When Hely saw the invaders come lancing through the gloom she knew their purpose at once. They swam in pairs. Hely watched their figures materialize. Two carried spear guns, the others held knives in their right hands, and they were making directly for the rummaging divers.

Hely settled herself gently on a heap of bodies, and pulled the nearest one on top of her. She felt it flop lightly against her and saw a smashed face close to hers. She grabbed his hair and pulled the head onto her shoulder so she could see. Above, Roland and the others were still daintily picking at the bodies when the invaders hit them.

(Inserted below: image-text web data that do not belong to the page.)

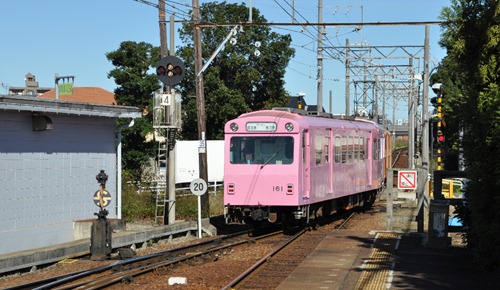 mie-8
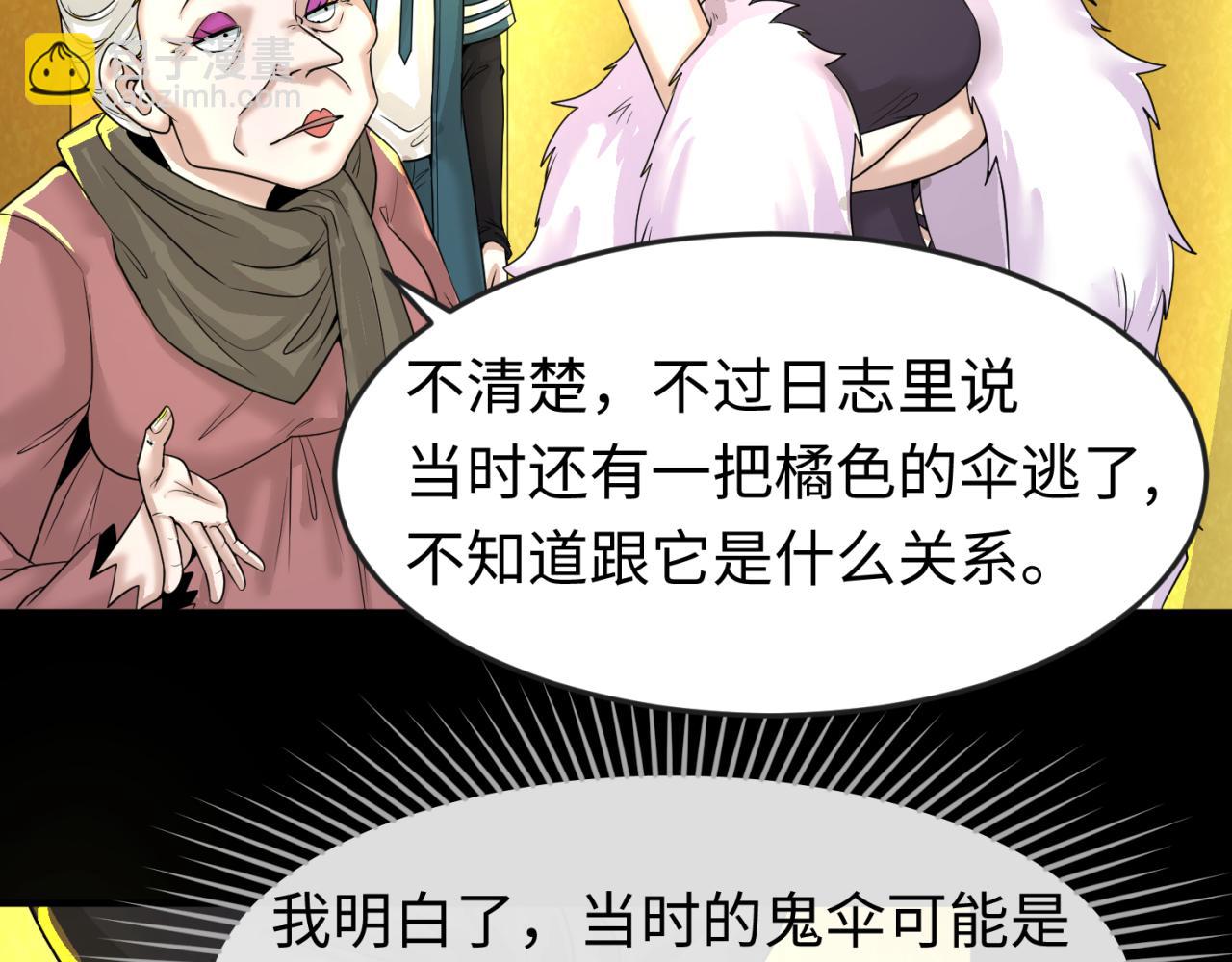 第56话 绑定鬼伞！45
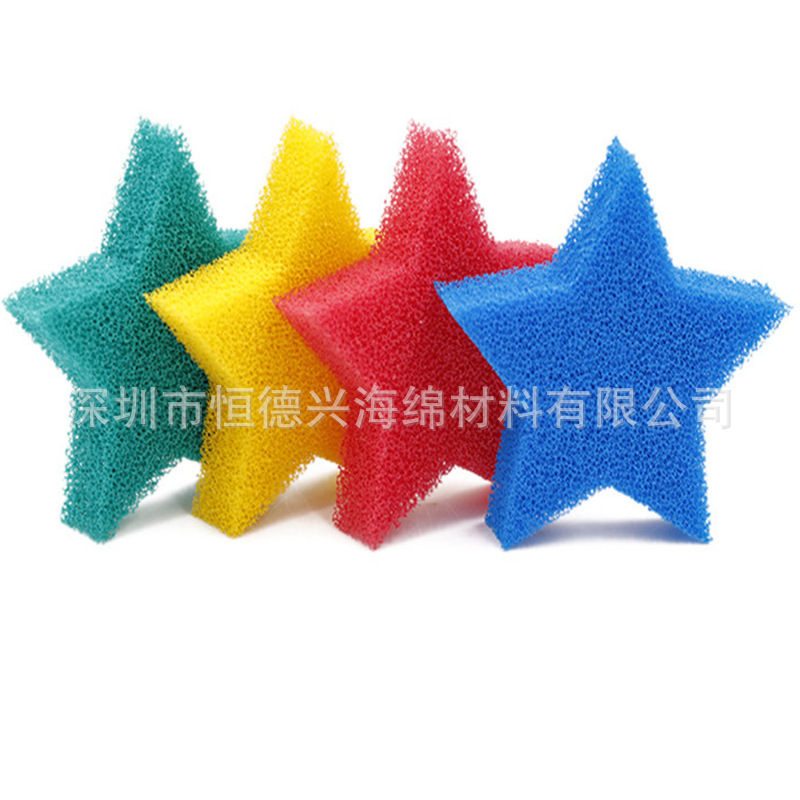 硅胶清洁海绵过滤棉厨房用品硅胶过滤绵黑色宠物饮水器过滤海绵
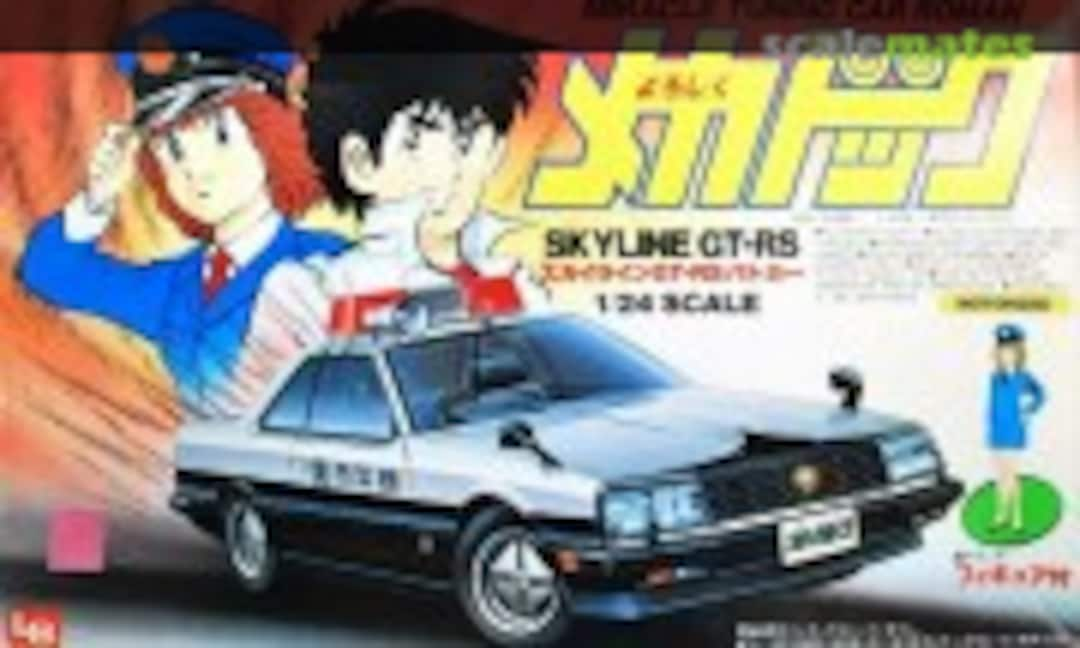 1:24 Skyline GT-RS (LS 2095-900)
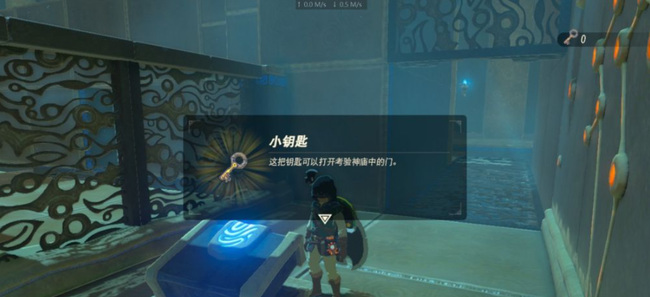 塞尔达传说鲁耀塔乌神庙解法是什么_塞尔达传说荒野之息鲁耀塔乌神庙攻略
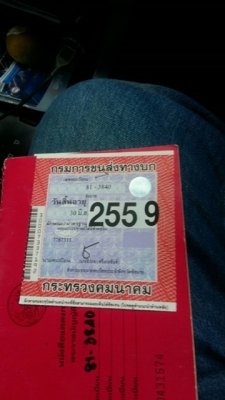 ขายรถดั้มอีซูซู เครื่อง 4BD1-แน่นมากๆๆ110 แรงม้า f หน้า-หลัง ดั้มยิงหน้า 6 ตันวางหัวโตโยต้ารถประกอบ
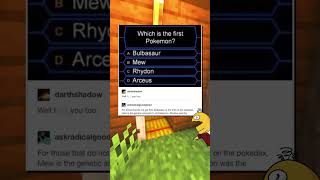 The Impossible Pokemon Quiz 😂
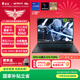 雷神獵刃S 【RTX5060】16英寸學(xué)生游戲筆記本電腦（i9-13900HX 16G1T 240Hz蜂鳥(niǎo)屏）國家政府補貼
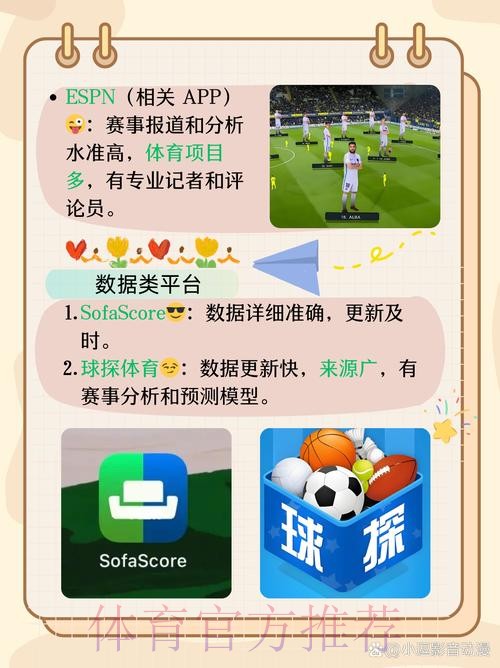 苹果最佳世界杯滚球APP推荐 苹果最佳世界杯滚球APP推荐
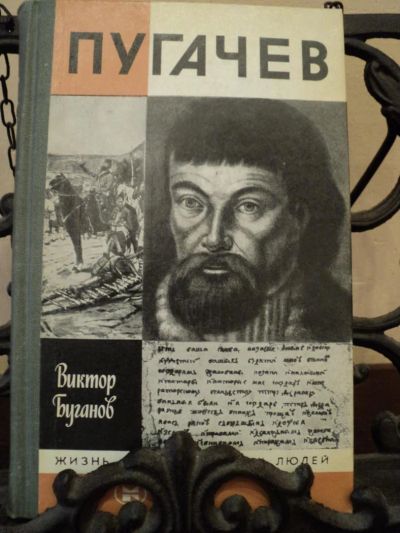 Лот: 4779224. Фото: 1. ЖЗЛ Серия Биографий Пугачев 1984... Художественная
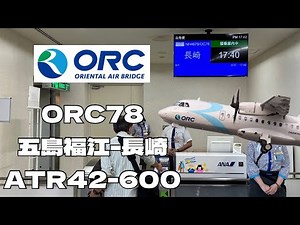 オリエンタルエアブリッジORC ATR就航からまもなく2年！ ATR42-600初便の折り返しORC78便 五島福江-長崎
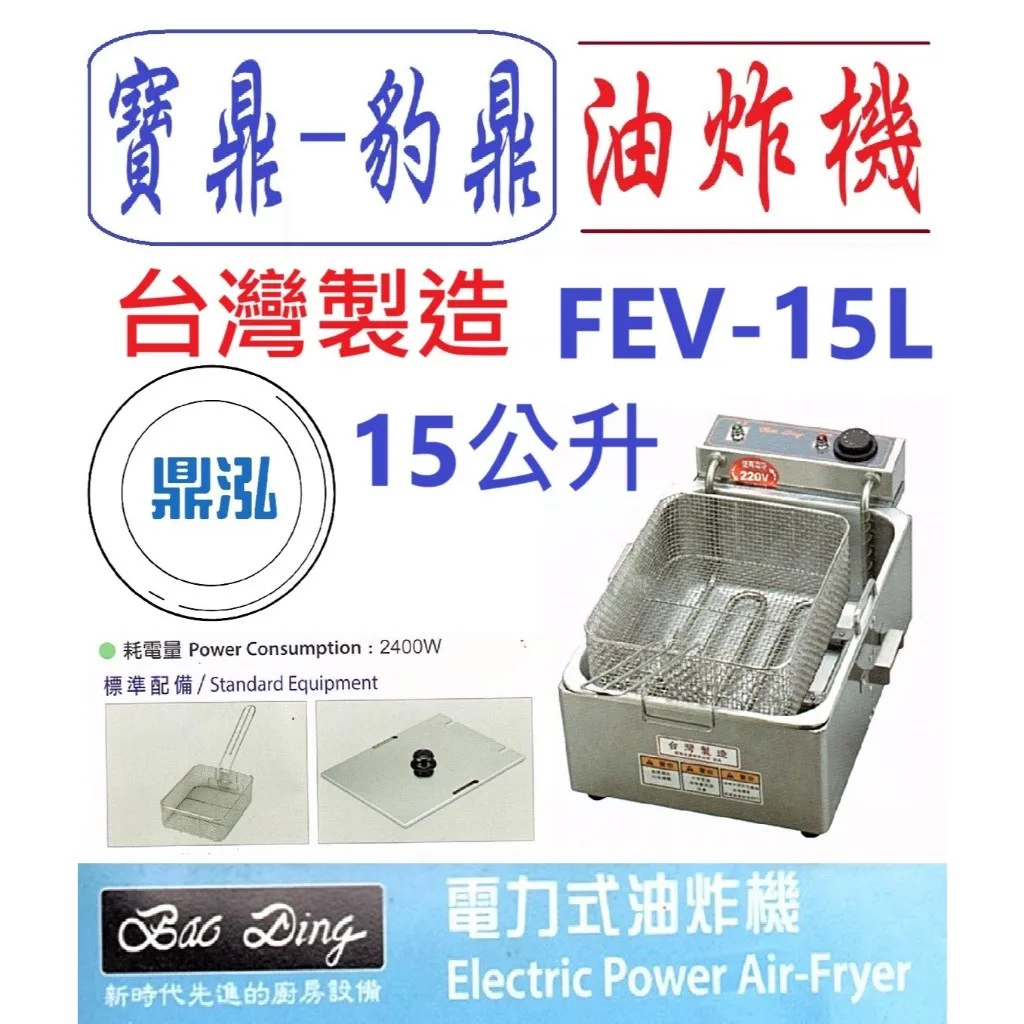 寶鼎-豹鼎/電力式桌上型油炸機/15L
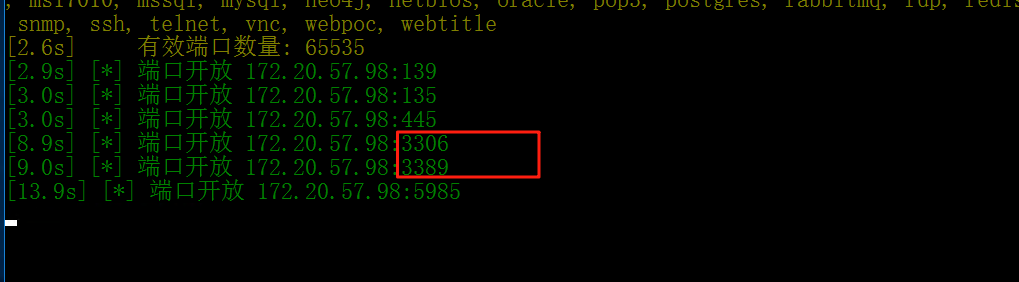 image-20250805164044769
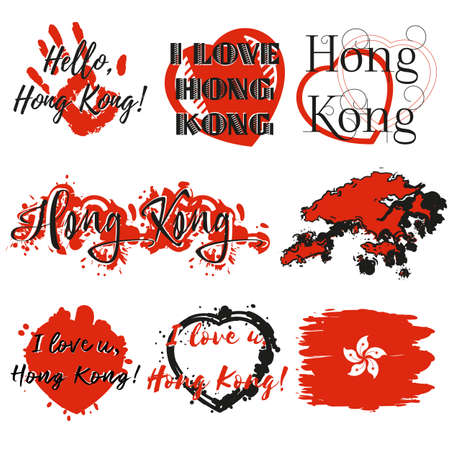 Set of stickers with lettering about Hong Kong and heart paint splashes in black red.のイラスト素材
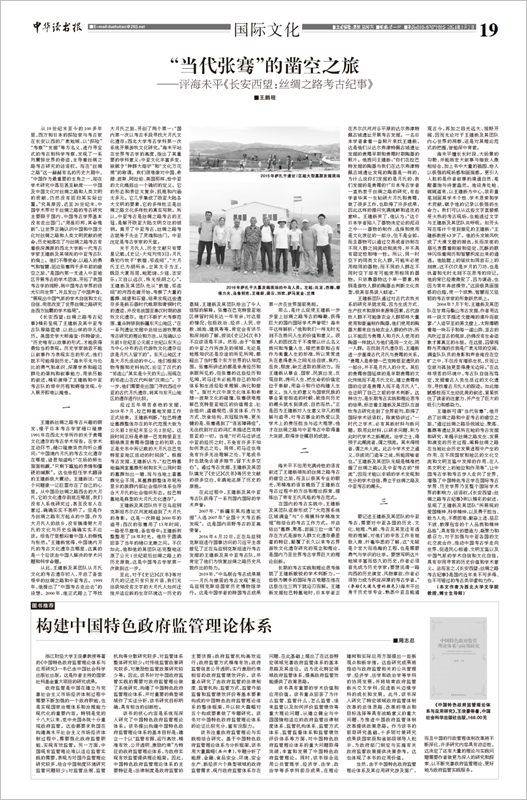2024.1.3《中華讀書報》刊發《長安西望》書評.jpg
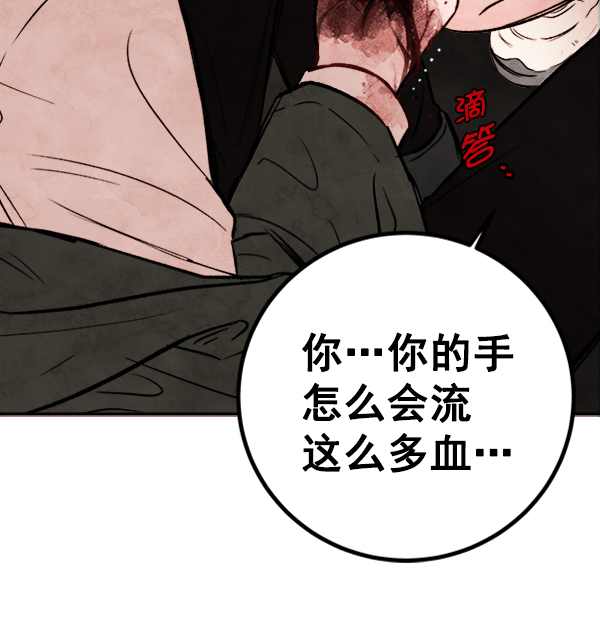 [第3话] 蝴蝶4号43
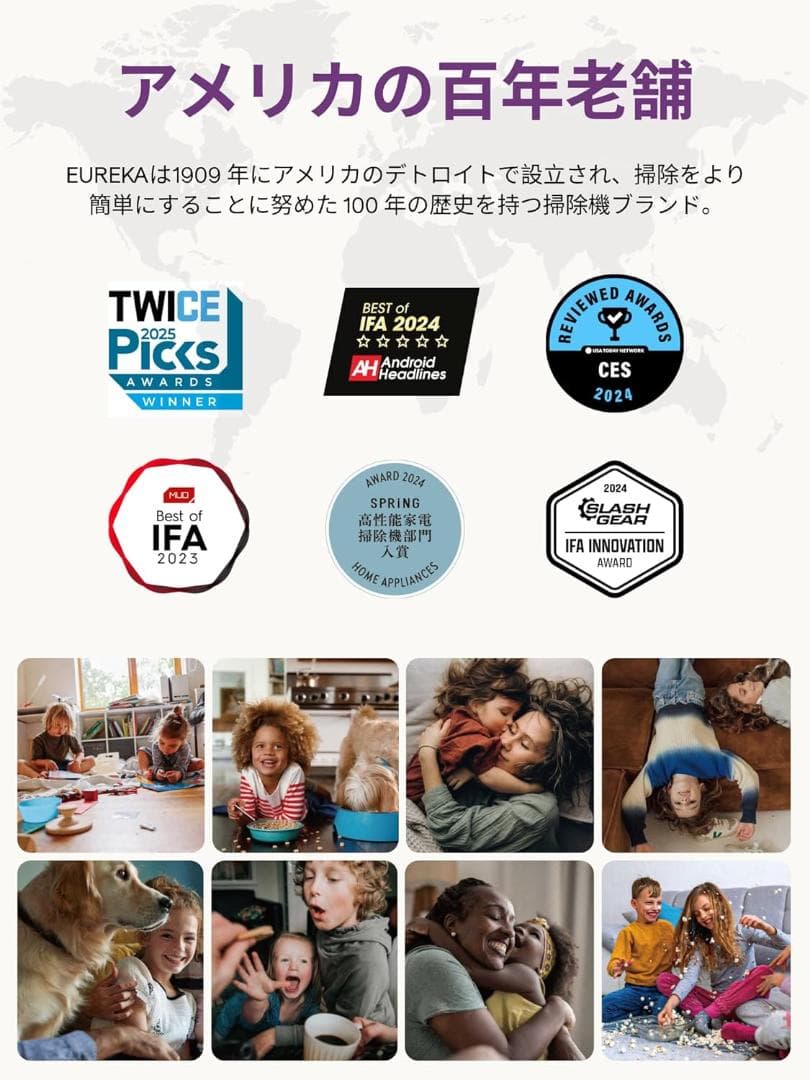 ロボット掃除機 サイクロン式 自動モップリフト 自動ゴミ収集アプリ制御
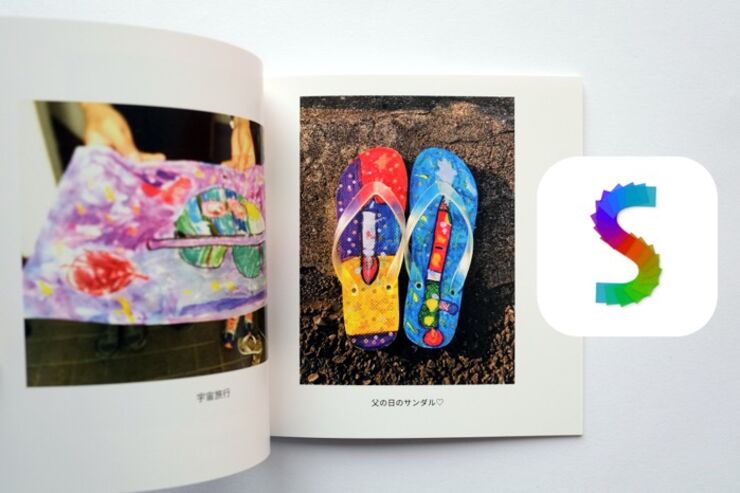 写真整理アプリ「Scene」でフォトブックを作成してみた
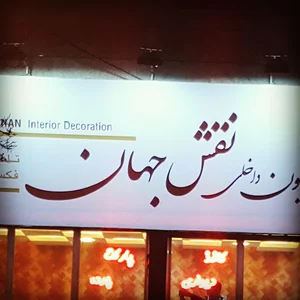 دکوراسیون داخلی نقش جهان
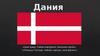 Королевство Дания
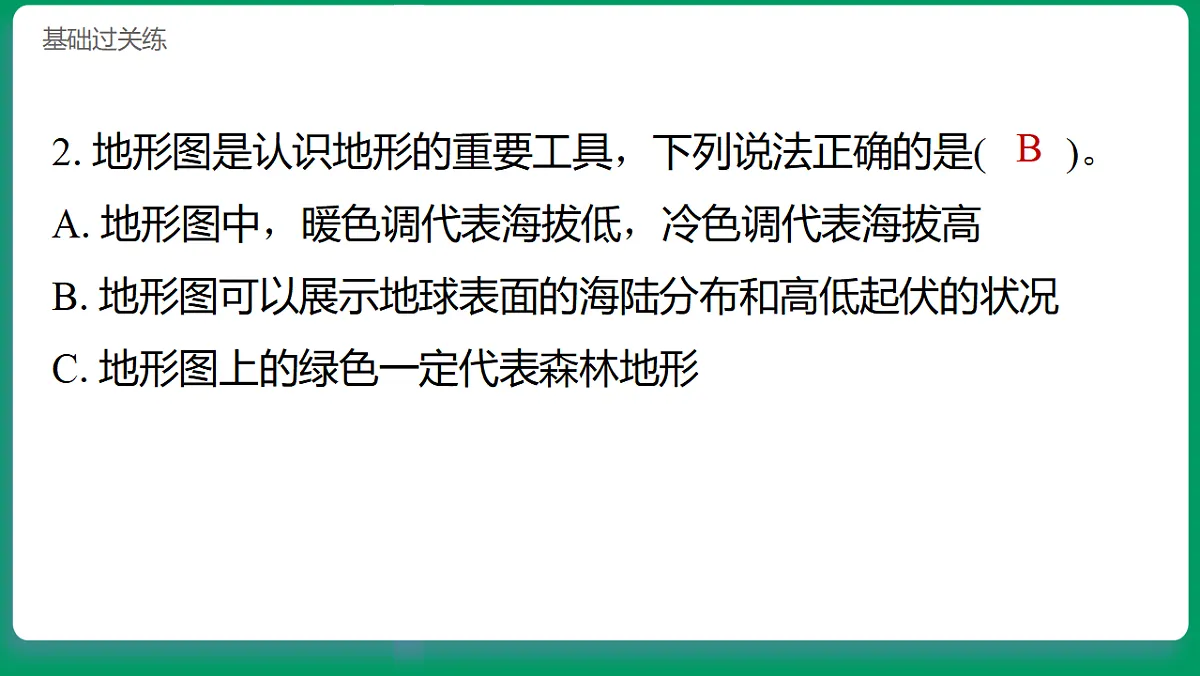 4.1地球的表面 习题课件第3页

It was like a slow-motion ballet in thick fog. The first two men, spear guns under their arms, back-paddled for a moment at about four yards distance. The
Naiad
divers worked on. Hely could not see the harpoon. She knew they had hit when two of her divers—one looked like the English boy—arched gracefully backwards and spun slowly in the water. The other invaders swept past. For a second, she could see the balance of the fight in their posture. The invaders were pointing down like arrows, predatory and aggressive, the
Naiad
divers were caught turning, turtle heads hunched into their shoulders, desperate arms extended to hold off the attackers. Then the figures, distinguishable only by their intent, merged. One, two, three, Hely counted the sudden clouds of bubbles that burst upwards. The invaders had slashed her men’s regulators, and the compressed air which should have gone from the cylinder to their mouths was released into the water. Hely caught the glint of silver several times through the swirling waters. They were stabbing the drowning men.